Schwerpunkt ist wieder ein Stressbelastungstet der Server, der am Samstag um 18:00 Uhr aufgerufen wurde. Weitere Infos siehe folgende Mail:




			Dieser Inhalt steht nur eingeloggten Mitgliedern zur Verfügung.
        





ALTE NEWS ab hier:


Spoiler



Falls es einige von Euch noch nicht mitbekommen haben:
Am morgigen Freitag ab 24 Uhr unserer Zeit (6 pm EST) findet ein Stresstest zur TESO Beta statt. Dieser dauert bis 6 Uhr morgens am kommenden Montag.
Mir ist aufgefallen, dass bei vielen Leuten die Email mit der Einladung im Spamordner landet (bei mir ebenfalls), deswegen weise ich hiermit darauf hin: schaut in euren Spamordnern nach!

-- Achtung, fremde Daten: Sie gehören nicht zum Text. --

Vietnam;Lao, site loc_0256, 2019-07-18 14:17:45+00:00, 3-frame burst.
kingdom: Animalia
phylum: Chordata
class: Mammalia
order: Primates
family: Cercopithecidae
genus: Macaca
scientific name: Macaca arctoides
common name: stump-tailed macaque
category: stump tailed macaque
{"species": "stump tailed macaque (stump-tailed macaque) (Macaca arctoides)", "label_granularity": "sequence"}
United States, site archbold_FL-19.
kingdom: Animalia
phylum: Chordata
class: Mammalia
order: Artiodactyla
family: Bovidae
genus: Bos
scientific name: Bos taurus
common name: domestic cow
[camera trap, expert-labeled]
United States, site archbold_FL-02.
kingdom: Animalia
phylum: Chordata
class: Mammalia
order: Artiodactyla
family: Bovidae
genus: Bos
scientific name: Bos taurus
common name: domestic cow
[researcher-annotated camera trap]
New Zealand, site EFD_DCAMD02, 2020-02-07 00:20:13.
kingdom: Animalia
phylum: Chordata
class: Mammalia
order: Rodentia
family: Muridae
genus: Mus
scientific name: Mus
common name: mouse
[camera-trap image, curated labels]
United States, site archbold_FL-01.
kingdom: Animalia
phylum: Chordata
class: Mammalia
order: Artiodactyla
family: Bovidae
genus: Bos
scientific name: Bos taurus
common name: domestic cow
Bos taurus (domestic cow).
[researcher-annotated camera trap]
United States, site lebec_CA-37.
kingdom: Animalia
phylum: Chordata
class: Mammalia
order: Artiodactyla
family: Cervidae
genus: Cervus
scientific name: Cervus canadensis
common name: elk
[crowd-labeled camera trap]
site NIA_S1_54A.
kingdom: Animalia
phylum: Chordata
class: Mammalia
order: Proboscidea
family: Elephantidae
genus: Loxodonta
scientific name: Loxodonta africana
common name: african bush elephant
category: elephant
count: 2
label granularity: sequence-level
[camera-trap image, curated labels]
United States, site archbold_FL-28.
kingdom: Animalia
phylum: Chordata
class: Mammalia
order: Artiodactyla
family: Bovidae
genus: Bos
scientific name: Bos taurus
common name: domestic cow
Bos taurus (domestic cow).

Da es ein Stresstest ist gibt es sehr viele Einladungen und der Beta Key gilt auch nur für diesen Zeitraum. Versucht euch am Freitag so früh wie möglich einzuloggen, denn die Server werden vermutlich aus allen Nähten platzen und es wird lange Warteschlangen geben.

Wir sehen uns in der Welt von Warc.... ach ne, Tamriel XD

Inhalt der Mail sieht so aus:



			Dieser Inhalt steht nur eingeloggten Mitgliedern zur Verfügung.


----------



## Bec00l (9. Januar 2014)

*AW: The Elder Scrolls Online Beta Wochenende 10.01 bis 12.01*

Perfekt  Danke für die News. 
Hoffe nur das sie nicht schon gelöscht ist die E-Mail :/


----------



## xxRathalos (9. Januar 2014)

*AW: The Elder Scrolls Online Beta Wochenende - Inviteemail im SPAMORDNER!*

Habe vielleicht     einen Key bekommen, die Zeiten finde ich aber extrem ******* für die Europäischen Spieler, da wurde wohl keine Rücksicht genommen.
Sieht man schon den ersten Nachteil des Megaserver Projekts. Ist zwar kein Weltuntergang aber doch ärgerlich.

mfg Ratha

Edit:


> Da es ein Stresstest ist gibt es sehr viele Einladungen und der Beta Key gilt auch nur für diesen Zeitraum.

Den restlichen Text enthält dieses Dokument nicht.